Launch on On-premise Cluster
1: Bind the machines on Platform
Log into the platform, head to the GPU Cloud / GPU Hub / My Servers / Bind Server
Page and copy the fedml login command:
SSH into your on-prem devices and do the following individually for each device:
Install the fedml library if not installed already:
pip install fedml
Run the login command copied from the platform:
fedml login 3b24dd2f****************206e8669
It should something similar as below:
(fedml) alay@a6000:~$ fedml login 3b24dd2f****************206e8669 -v dev
Welcome to FedML.ai!
Start to login the current device to the MLOps (https://tensoropera.ai)...
(fedml) alay@a6000:~$ Found existing installation: fedml 0.8.7
Uninstalling fedml-0.8.7:
Successfully uninstalled fedml-0.8.7
Looking in indexes: https://test.pypi.org/simple/, https://pypi.org/simple
Collecting fedml==0.8.8a156
Obtaining dependency information for fedml==0.8.8a156 from https://test-files.pythonhosted.org/packages/e8/44/06b4773fe095760c8dd4933c2f75ee7ea9594938038fb8293afa22028906/fedml-0.8.8a156-py2.py3-none-any.whl.metadata
Downloading https://test-files.pythonhosted.org/packages/e8/44/06b4773fe095760c8dd4933c2f75ee7ea9594938038fb8293afa22028906/fedml-0.8.8a156-py2.py3-none-any.whl.metadata (4.8 kB)
Requirement already satisfied: numpy>=1.21 in ./.pyenv/versions/fedml/lib/python3.10/site-packages (from fedml==0.8.8a156
.
.
.
.
Congratulations, your device is connected to the TensorOpera AI platform successfully!
Your FedML Edge ID is 201610, unique device ID is 0xffdc89fad658@Linux.Edge.Device
Head back to the GPU Cloud / GPU Hub / My Servers
page on platform and verify that the devices are bounded to the TensorOpera® AI Platform:
2: Create a cluster of your servers bounded to the TensorOpera® AI Platform:
Navigate to the Model Training / Cluster / Create Cluster
page and create a cluster of your servers:
All your created clusters will be listed on the Model Training / Cluster
page:
3. Set up the fedml library
Install Python library for interacting with TensorOpera® Launch APIs.
pip install fedml
4. Create job.yaml
file
Before launch any job, at first, you need to define your job properties in the job yaml file, e.g. workspace, job, bootstrap, etc.
The workspace folder is the folder where your source code for execution resides
For eg, below is the directory structure of hello_world
demo:
❯ tree -l 2
▁
/Users/alay/Desktop/FedML/example
├── hello_world
| ├── hello_world.py
| └── requirements.txt
└── job.yaml
directory: 1 file: 3
/hello_world
contains all the source code including requirements.txt
file which contains all the dependencies required to run the hello_world.py
file.
Hence, the job yaml file for this example would translate to:
# Local directory where your source code resides.

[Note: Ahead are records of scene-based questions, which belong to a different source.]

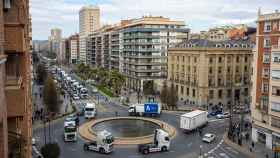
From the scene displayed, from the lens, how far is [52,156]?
36.1 meters

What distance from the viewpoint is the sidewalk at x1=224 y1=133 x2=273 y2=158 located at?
4343cm

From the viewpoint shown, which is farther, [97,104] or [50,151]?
[97,104]

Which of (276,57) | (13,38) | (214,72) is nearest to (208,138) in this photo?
(276,57)

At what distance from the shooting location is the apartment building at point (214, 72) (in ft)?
263

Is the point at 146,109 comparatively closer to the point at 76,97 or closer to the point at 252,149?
the point at 252,149

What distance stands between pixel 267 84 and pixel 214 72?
33549 mm

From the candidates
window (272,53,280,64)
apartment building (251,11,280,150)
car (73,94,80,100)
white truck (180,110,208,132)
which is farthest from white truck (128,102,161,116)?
car (73,94,80,100)

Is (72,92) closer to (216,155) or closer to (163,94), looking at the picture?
(163,94)

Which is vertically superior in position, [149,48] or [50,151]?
[149,48]

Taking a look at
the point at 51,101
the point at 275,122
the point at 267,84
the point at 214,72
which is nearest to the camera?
the point at 275,122

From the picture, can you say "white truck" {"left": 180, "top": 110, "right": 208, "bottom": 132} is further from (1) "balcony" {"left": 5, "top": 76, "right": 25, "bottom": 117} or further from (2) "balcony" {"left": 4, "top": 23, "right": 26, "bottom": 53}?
(2) "balcony" {"left": 4, "top": 23, "right": 26, "bottom": 53}

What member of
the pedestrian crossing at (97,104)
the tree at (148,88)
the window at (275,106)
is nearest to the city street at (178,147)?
the window at (275,106)

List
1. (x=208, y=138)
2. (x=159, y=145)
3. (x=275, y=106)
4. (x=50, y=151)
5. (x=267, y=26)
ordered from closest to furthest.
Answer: (x=50, y=151), (x=159, y=145), (x=275, y=106), (x=267, y=26), (x=208, y=138)

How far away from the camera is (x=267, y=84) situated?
47469 mm
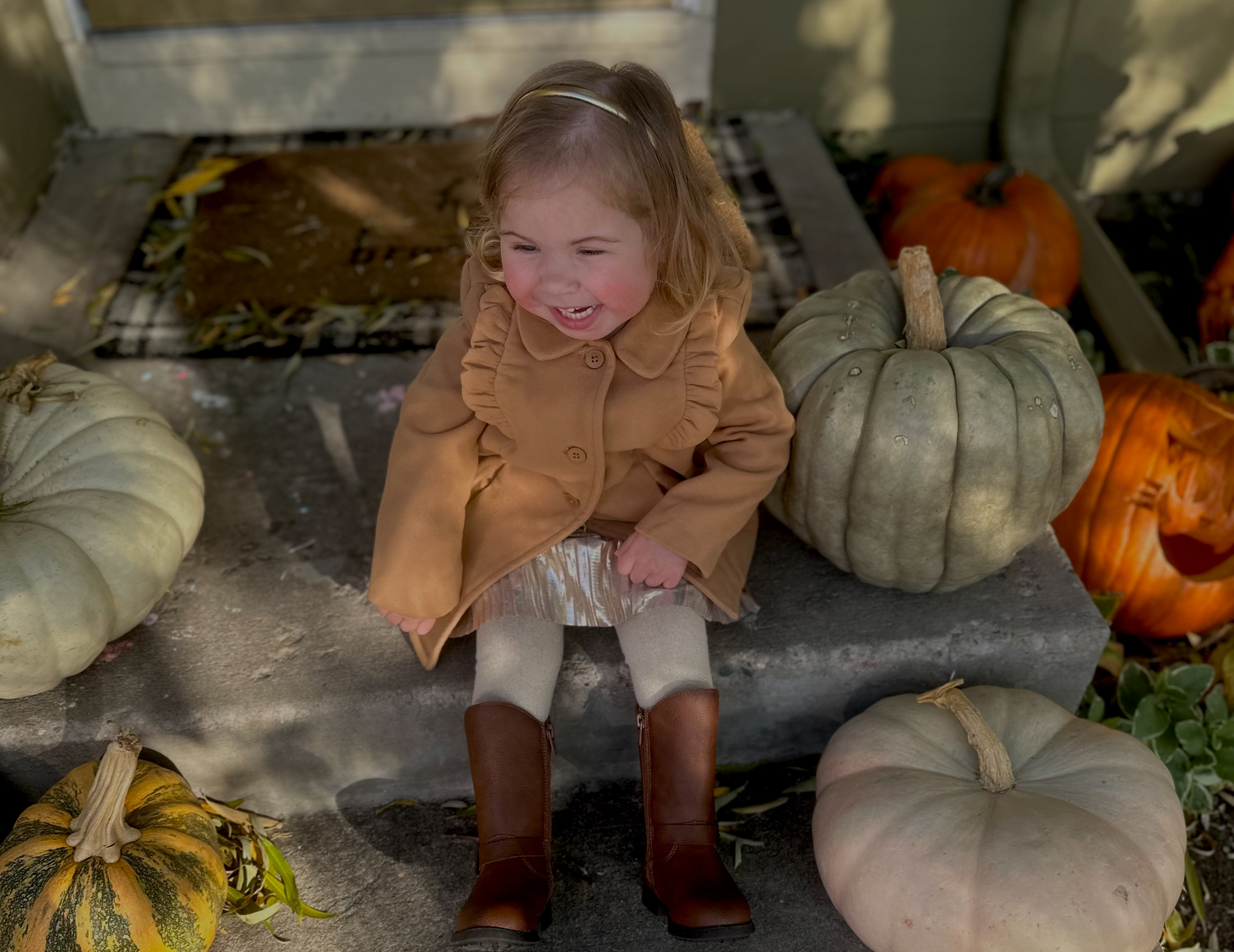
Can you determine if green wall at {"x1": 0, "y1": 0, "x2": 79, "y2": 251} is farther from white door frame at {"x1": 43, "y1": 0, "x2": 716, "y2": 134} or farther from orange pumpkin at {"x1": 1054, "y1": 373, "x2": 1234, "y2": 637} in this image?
orange pumpkin at {"x1": 1054, "y1": 373, "x2": 1234, "y2": 637}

# It should be the relative path to this job yaml file.
# If your job doesn't contain any source code, it can be empty.
workspace: hello_world
# Bootstrap shell commands which will be executed before running entry commands.
# Support multiple lines, which can be empty.
bootstrap: |
pip install -r requirements.txt
echo "Bootstrap finished."
# Running entry commands which will be executed as the job entry point.
# If an error occurs, you should exit with a non-zero code, e.g. exit 1.
# Otherwise, you should exit with a zero code, e.g. exit 0.
# Support multiple lines, which can not be empty.
job: |
echo "Hello, Here is the launch platform."
echo "Current directory is as follows."
pwd
python hello_world.py
For more details and properties about the job yaml file, please refer to job yaml file.
5. Launch the job on your cluster:
All that is left to do to Launch a job to the On-prem Cluster is running following one-line command:
fedml launch job.yaml -c <cluster_name>
For our example, the command and respective output would be as follows:
fedml launch job.yaml -c hello-world
6. Run concurrent jobs on cluster.
You can run as many consequent jobs as you like on your cluster now. It will queue the jobs and by default run in the order of submission.